Was darüber hinaus in „Unbroken“ so alles erkannt wird, ist weniger Ideologiekritik als vielmehr selbst Ideologie. Da kommt es schon zu reichlich verstiegenen Kritikerideen. Dabei wurde Angelina Jolie, deren Vita als Schauspielerin und aktive Menschenrechtsaktivistin solche Verdachtsmomente eigentlich ad absurdum führen sollte, angelastet, dass sie neben dem „reaktionären Heldenkitsch“ (Andreas Borcholte, SPIEGEL) dem Zuschauer auch noch verschwiegen hat, dass sich der Agnostiker Louis Zamperini nach Kriegsende einer fundamentalchristlichen Bewegung anschloss. Klar, das reicht. Erstaunlich, dass so oft mit Schaum vor dem Mund geschrieben wird.
Möglicherweise könnte alles noch spannend werden. Auch für die Kritiker. Unbestätigten Quellen zufolge hat Universal den ursprünglichen Cut des Films völlig umgeschnitten, um aus der dunkleren und deutlich differenzierteren Arthouse-Version der Regisseurin einen kassentauglichen Film (2) zu machen. Es wäre nicht das erste Mal, dass ein Director’s Cut für eine Überraschung sorgt.

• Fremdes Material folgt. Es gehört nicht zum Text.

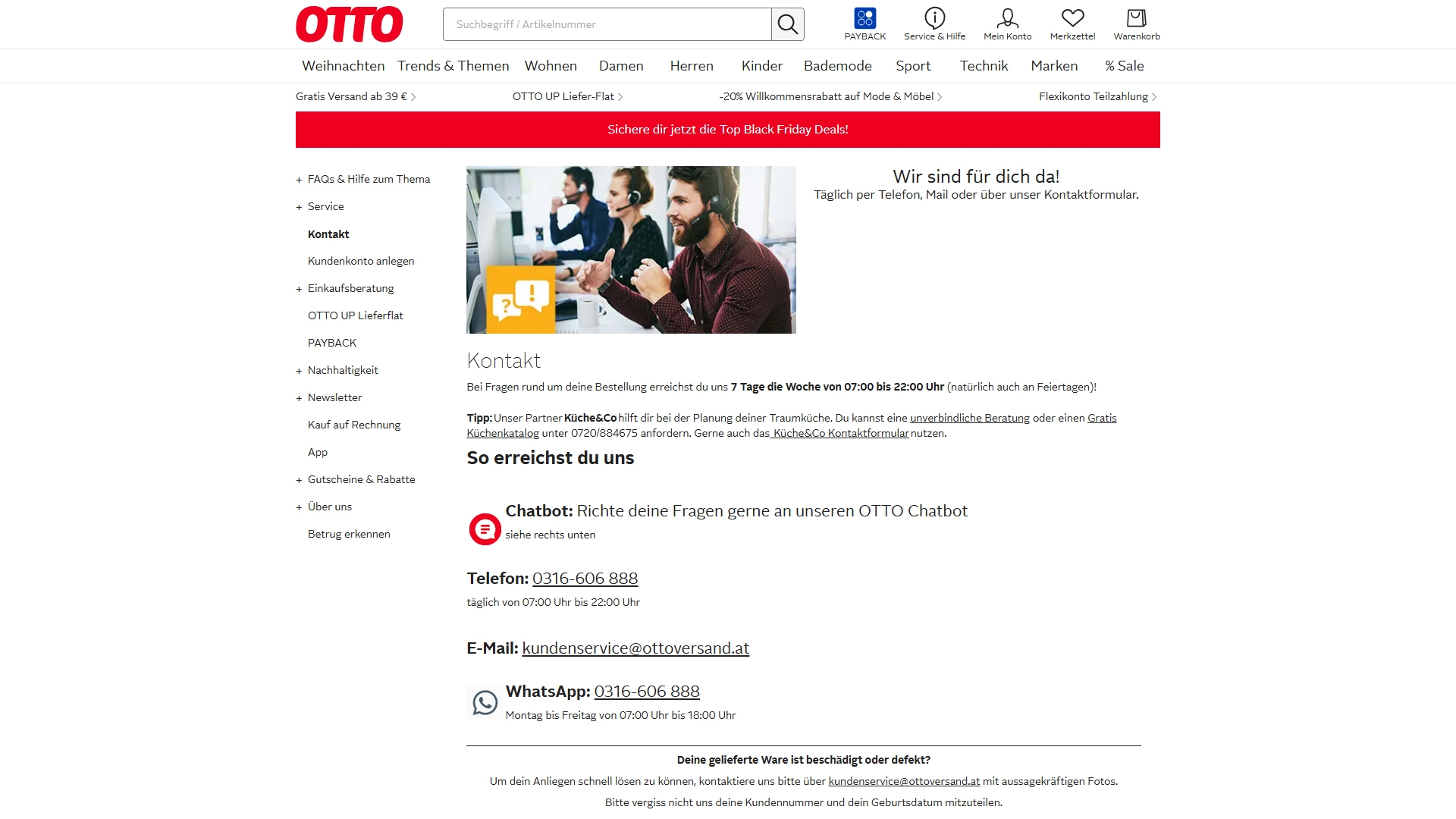 OTTO Kundenservice, Telefonnummer, Kontakt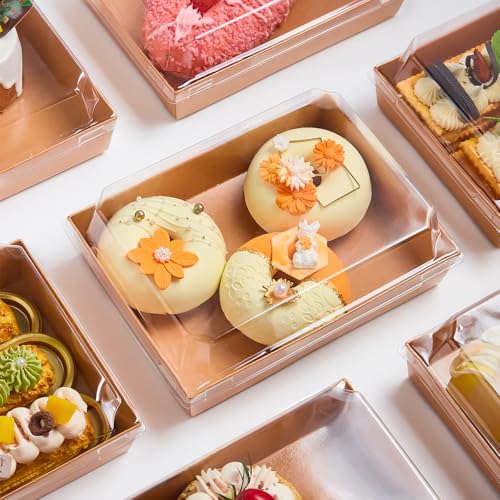 Kucoele 7 x 5 Inches Large Charcuterie Boxes with Clear Lids, 50 Pack Disposable Bakery Dessert Boxes, To Go Food Containers for Pastries, Chocolate Covered Strawberries, Hot Cocoa Bombs (Brown) - color: Brown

Unbroken - USA 2014 - Regie: Angelina Jolie. Buch: Joel und Ethan Coen, Richard LaGravanese, William Nicholson (nach dem Buch „Unbroken. A World War II Story of Survival, Resilience, and Redemption“ von Laura Hillenbrand). Kamera: Roger Deakins. Musik: Alexandre Desplat. D.: Jack O'Connell, Domnhall Gleason, Takamasa Ishihara. Laufzeit: 137 Minuten. FSK: ab 12 Jahren.